Privati

TANTI MODI PER AIUTARCI

Donazione una tantum:
può sostenere uno dei nostri progetti o le attività ordinarie della Fondazione, senza vincoli di continuità. Noi ci impegneremo ad utilizzare il suo contributo per il progetto che preciserà nella causale del versamento. Il versamento potrà essere effettuato in diversi modi: tramite c/c postale, tramite c/c bancario, tramite carta di credito e tramite la donazione online.

Donazione libera continuativa:
se desidera sostenere un progetto o le attività della Fondazione in modo continuativo, sarà sufficiente attivare presso la sua banca un ordine di bonifico continuativo: i versamenti verranno fatti in automatico con l’importo e la cadenza da lei scelti.

Lasciti testamentari:
Il testamento è un’occasione importante per ricordare e essere ricordati, non solo dai propri cari, ma anche da tutte le persone che si sceglierà di aiutare. È infatti possibile lasciare qualsiasi cifra o bene materiale ad associazioni non lucrative di utilità sociale, come Fondazione Piatti.
In Italia, purtroppo, la pratica di fare testamento è ancora poco diffusa a causa di pregiudizi culturali e della convinzione profondamente sbagliata secondo cui solo le persone abbienti debbano stendere questo documento. In realtà chiunque, a partire dalla maggiore età, ha il dovere di fare testamento e il diritto di modificarlo liberamente in ogni momento.

Può sostenere l’attività della Fondazione in due modi (maggiori dettagli nella pagina dedicata all’argomento):

  1. nominando Fondazione Piatti erede di tutti o di parte dei suoi beni mobili e immobili.
    Ecco un esempio: “Nomino mio erede universale (o per una quota di … euro) Fondazione Renato Piatti Onlus, con sede in Varese, via F. Crispi, 4”.
    Ci sono due tipi di testamento:

    • il testamento pubblico redatto dal notaio in presenza del testatore, cioè colui che fa testamento, e di due testimoni. Il testamento rimane depositato presso il notaio, che si fa garante della validità dell’atto;
    • il testamento olografo, cioè quello scritto a mano dal testatore, che deve essere datato e firmato con nome e cognome per esteso.

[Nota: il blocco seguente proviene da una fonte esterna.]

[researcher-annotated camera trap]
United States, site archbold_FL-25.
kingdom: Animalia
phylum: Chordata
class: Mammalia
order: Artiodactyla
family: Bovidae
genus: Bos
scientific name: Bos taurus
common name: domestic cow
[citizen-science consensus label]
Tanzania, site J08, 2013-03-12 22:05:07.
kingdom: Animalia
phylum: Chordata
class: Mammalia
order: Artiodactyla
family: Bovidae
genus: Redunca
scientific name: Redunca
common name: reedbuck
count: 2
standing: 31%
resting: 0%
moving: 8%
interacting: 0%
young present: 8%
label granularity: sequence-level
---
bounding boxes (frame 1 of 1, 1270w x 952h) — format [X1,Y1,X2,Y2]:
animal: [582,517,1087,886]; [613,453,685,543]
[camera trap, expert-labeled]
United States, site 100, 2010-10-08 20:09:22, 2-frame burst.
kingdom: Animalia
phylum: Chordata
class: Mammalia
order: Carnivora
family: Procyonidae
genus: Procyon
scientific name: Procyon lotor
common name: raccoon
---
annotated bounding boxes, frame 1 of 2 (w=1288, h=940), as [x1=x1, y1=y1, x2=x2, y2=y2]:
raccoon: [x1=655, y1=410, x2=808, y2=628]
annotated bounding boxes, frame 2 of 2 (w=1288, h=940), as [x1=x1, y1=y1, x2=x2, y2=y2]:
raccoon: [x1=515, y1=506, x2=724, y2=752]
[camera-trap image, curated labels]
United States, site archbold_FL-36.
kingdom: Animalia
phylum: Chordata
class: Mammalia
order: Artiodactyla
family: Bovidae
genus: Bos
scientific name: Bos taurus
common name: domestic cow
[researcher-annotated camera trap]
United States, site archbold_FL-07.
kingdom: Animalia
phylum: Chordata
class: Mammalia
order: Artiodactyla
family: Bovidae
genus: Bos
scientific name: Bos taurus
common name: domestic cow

È consigliabile realizzarne due copie, in modo da depositarne una dal notaio;
  2. nominando Fondazione Piatti destinataria di un legato, cioè di una disposizione a titolo particolare, scrivendo ad esempio: “Lascio a Fondazione Renato Piatti Onlus, con sede in Varese, via F. Crispi, 4, la somma di euro… o l’immobile sito in … o il bene…”.

 

Cosa succederà ai beni da lei donati?
I beni da lei donati verranno utilizzati per i fini istituzionali di Fondazione Piatti e per lo sviluppo di nuovi progetti a favore delle persone con disabilità intellettiva e/o relazionale. In casi particolari, invece, i beni donati potranno entrare a far parte del patrimonio della Fondazione.

Polizze vita:
Oltre al lascito testamentario, può sostenere Fondazione Piatti anche attraverso una polizza vita. È sufficiente nominare la Fondazione come beneficiaria della sua polizza assicurativa, in caso di morte: questa generosa scelta legherà in modo profondo il suo nome alla qualità delle attività della Fondazione. La sua polizza può essere modificata in qualsiasi momento rivolgendosi all’Agenzia di assicurazione oppure dichiarandolo nel testamento.

5 x 1000:
un aiuto decisivo che non le costa nulla, un semplice gesto ma di grande valore. Può scegliere di destinare il 5 per mille della sua imposta sul reddito (IRPEF) a Fondazione Piatti, specificando la sua scelta nell’apposito riquadro (“Sostegno delle organizzazioni non lucrative di utilità sociale”) presente su tutti i modelli per la dichiarazione dei redditi. Potrete in questo modo sostenere i progetti della Fondazione.

Indicate semplicemente il codice fiscale di Fondazione Renato Piatti Onlus (02520380128) e apponete la Vostra firma sul modello CUD o 730 o Unico, come specificato nella immagine che vedete di seguito riportata.
Vi ricordiamo che la destinazione del 5 per mille dell’IRPEF alle ONLUS e dell’8 per mille non sono in alcun modo alternative tra loro e pertanto possono essere espresse entrambe le scelte.
Se la Vostra dichiarazione dei redditi viene stilata da un commercialista o dal CAAF, ricordateVi di far presente la Vostra scelta.